Friday, September 5, 2008

Drill, Baby, Drill! Pleasuredome St.Paul


Shock and Awe or Shuck and Jive and the Kitchen Sunk- Wow, what a spectacle the Pleasuredome in St. Paul turned out to be. Rudy Giuliani leading the audience in mantras of “drill, baby, drill” while speaking afloat on imagery of the Hudson River? Rudy walking on water? Convention organizers should have just superimposed oil derricks onto the image of the Hudson with NYC in the background, as this was their stated energy goal all evening.

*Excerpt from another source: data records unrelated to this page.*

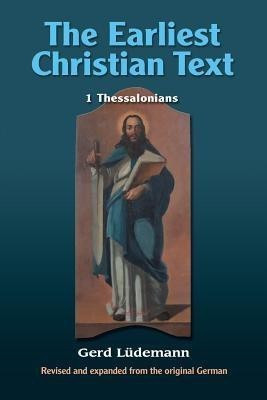 The Earliest Christian Text(English, Paperback, Luedemann Gerd)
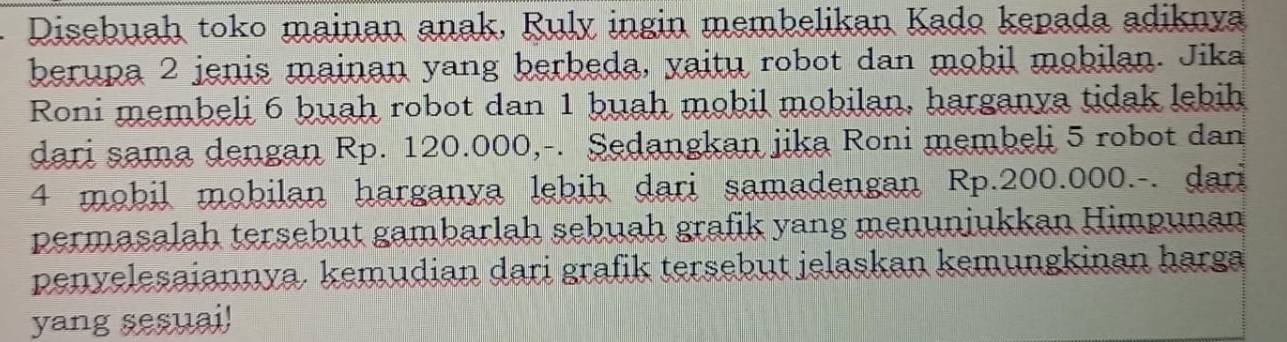 Disebuah toko mainan anak, Ruly ingin membelikan Kado kepada adiknya 
berupa 2 jenis mainan yang herbeda, yaitu robot dan mobil mobilan. Jika 
Roni membeli 6 buah robot dan 1 buah mobil mobilan, harganya tidak lebih 
dari sama dengan Rp. 120.000,-. Sedangkan jika Roni membeli 5 robot dan
4 mobil mobilan harganya lebih dari samadengan Rp.200.000.-. dari 
permasalah tersebut gambarlah sebuah grafik yang menuniukkan Himpunan 
penyelesaiannya. kemudian dari grafik tersebut jelaskan kemungkinan harga 
yang sesuai!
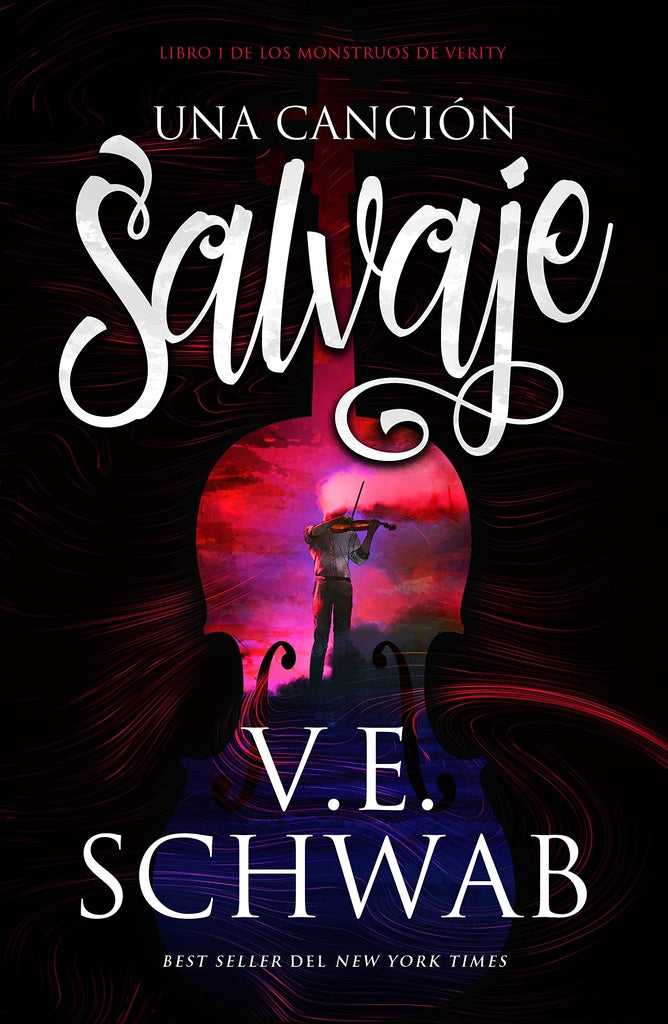 UNA CANCION SALVAJE (ESP NUEVO) | V. E. SCHWAB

Governor Palinocrity in her speech continued to keep all things energy in the fossil fuel category, “offshore drilling, nuclear (well this is one clean idea, with lots of waste), clean-coal” (really?) only as a small footnote is wind & solar mentioned. Think about it, this convention did nothing to really address new clean technologies as being the future. Additionally, Palinocrity even made the bold statement that when the McShame ticket arrives in Washington (hasn’t one of them lived there for 30 years?) they would pass an energy policy for the future. If this is the case, then why was the Senator at the top of the ticket absent from 8 votes on the investment tax credit extension for clean energy investments? Think about it, have you ever witnessed a more shameless attempt of saying one thing and doing another. At times I am naïve, as one must realize shameless is the key adjective that defines one a politician.

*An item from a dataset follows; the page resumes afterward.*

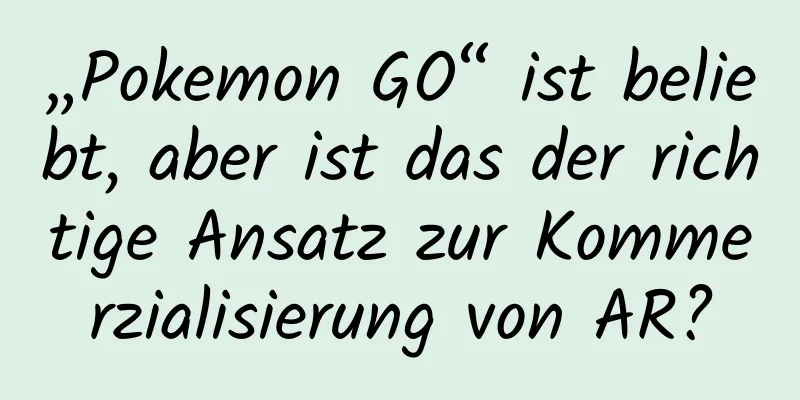 „Pokemon GO“ ist beliebt, aber ist das der richtige Ansatz zur Kommerzialisierung von AR?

New York Wind- In New York State, the Public Service Commission granted permission, in a unanimous vote to allow Spanish energy company Iberdrola, S.A. to acquire Energy East which has operations in 5 states. Iberdrola claims to want to invest as much as $2 billion in wind turbines across upstate New York. Some of the commissions own regulators were opposed due to putting too much energy production in one company’s hands. But the commission still voted for the merger based on Iberdrola obeying strict rules that would mitigate any potential price manipulation. This plan would double New York’s wind power output to 2000 megawatts in a few years time.